▸ **AUFGABE**: Führe den unten stehenden Textauszug über den Ausbau der Kinderbetreuung in Nordrhein-Westfalen im Anschluss an seinen letzten Satz fort.

▸ **TEXTAUSZUG**:
========================
In den letzten eineinhalb Jahren stand der erfolgreiche Ausbau der U3-Betreuung im Mittelpunkt unserer Anstrengungen. Die Ministerin hat es eben gesagt: Hier haben wir es mit einem deutlichen Ausbau erreicht, dass der Rechtsanspruch in Nordrhein-Westfalen übererfüllt werden konnte. Das ist ein Quantensprung. Das ist eine Riesenleistung.
Wir werden die Qualität in den Einrichtungen erneut verbessern. Ich möchte einige Punkte herausgreifen, an denen deutlich wird, dass wir die Situation der Kinder, der Familien, der Einrichtungen und der Erzieherinnen in Nordrhein-Westfalen substanziell verbessern:
Erstens. Wir stellen 55 Millionen € für eine sogenannte Verfügungspauschale zur Verfügung, mit der zusätzliches Personal finanziert werden kann. Damit können in den Einrichtungen zusätzlich 6.000 Plätze geschaffen werden.
========================
▸ **ERFASSTE DATEN**:

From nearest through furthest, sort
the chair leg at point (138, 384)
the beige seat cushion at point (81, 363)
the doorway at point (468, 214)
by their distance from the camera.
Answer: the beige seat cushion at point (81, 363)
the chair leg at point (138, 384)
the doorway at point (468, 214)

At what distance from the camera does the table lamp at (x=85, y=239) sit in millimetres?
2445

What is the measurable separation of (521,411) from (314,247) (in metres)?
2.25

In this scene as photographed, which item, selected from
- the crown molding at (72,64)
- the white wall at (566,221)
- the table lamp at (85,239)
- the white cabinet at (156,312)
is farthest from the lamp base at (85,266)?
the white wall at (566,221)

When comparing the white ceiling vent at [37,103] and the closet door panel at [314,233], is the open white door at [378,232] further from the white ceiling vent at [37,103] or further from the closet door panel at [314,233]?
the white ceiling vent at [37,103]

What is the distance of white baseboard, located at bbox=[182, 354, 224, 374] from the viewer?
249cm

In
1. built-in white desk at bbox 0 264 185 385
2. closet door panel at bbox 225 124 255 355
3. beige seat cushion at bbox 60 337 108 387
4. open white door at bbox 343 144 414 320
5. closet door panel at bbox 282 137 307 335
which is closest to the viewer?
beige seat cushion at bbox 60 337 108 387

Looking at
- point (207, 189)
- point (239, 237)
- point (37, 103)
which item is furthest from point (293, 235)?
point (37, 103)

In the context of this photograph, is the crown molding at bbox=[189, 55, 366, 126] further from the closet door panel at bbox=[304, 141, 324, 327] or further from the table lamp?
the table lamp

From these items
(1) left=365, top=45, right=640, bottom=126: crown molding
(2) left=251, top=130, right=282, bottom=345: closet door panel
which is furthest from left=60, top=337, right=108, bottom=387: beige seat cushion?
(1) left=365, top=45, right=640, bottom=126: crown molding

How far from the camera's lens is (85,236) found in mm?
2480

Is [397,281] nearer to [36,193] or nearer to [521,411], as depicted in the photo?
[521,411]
========================
▸ **ANTWORT**:
Zweitens. Wir schaffen einen neuen Einrichtungstyp, die plusKITA und begegnen damit der bedrückenden Kinderarmut, die in Deutschland überall noch auf einem Niveau ist, das wir so gemeinsam nicht hinnehmen können. Wir werden mit diesem neuen Einrichtungstyp vor allen Dingen Kinder aus benachteiligten Familien fördern und dafür sorgen, dass diese Kinder bessere Startchancen in ihr Leben, für ihre Bildungsbiografie bekommen.
Das ist wichtig, damit sie aus der vererbten Armut und der Armutsspirale der benachteiligten Familien ausbrechen können.
(Beifall von den GRÜNEN)
Drittens. Mit einer Vielzahl von Maßnahmen im Gesetzentwurf wird eine bessere Vereinbarkeit von Familie und Beruf ermöglicht. Wir haben eine Regelung geschaffen, dass die Betreuungskosten für Kinder, die außerhalb ihrer Gemeindegrenzen zum Beispiel in einer Betriebs-Kita oder einer Einrichtung mit einem besonderen Profil betreut werden sollen, entsprechend übernommen werden.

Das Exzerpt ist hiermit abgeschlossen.